- [ENUNCIADO] Você pode reescrever todas estas linhas como uma tabela Markdown com as colunas "Nº" e "Linha", deixando de fora as linhas em branco e as imagens?

(Entradas de dados)
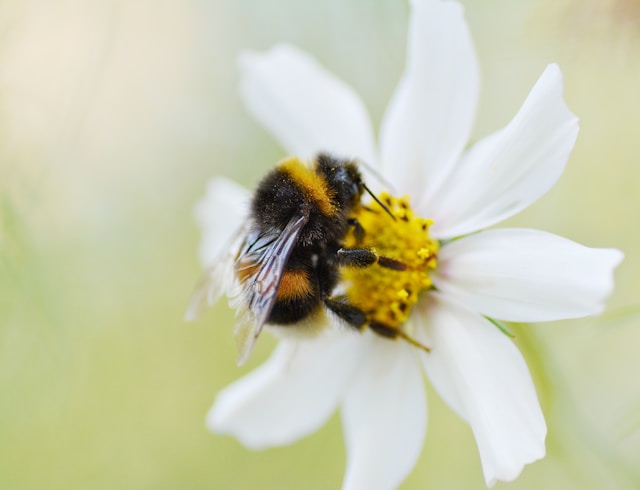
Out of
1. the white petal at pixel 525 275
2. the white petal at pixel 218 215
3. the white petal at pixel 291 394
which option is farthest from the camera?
the white petal at pixel 218 215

- [SOLUÇÃO]
| Nº | Linha |
|---|---|
| 1 | Out of |
| 2 | 1. the white petal at pixel 525 275 |
| 3 | 2. the white petal at pixel 218 215 |
| 4 | 3. the white petal at pixel 291 394 |
| 5 | which option is farthest from the camera? |
| 6 | the white petal at pixel 218 215 |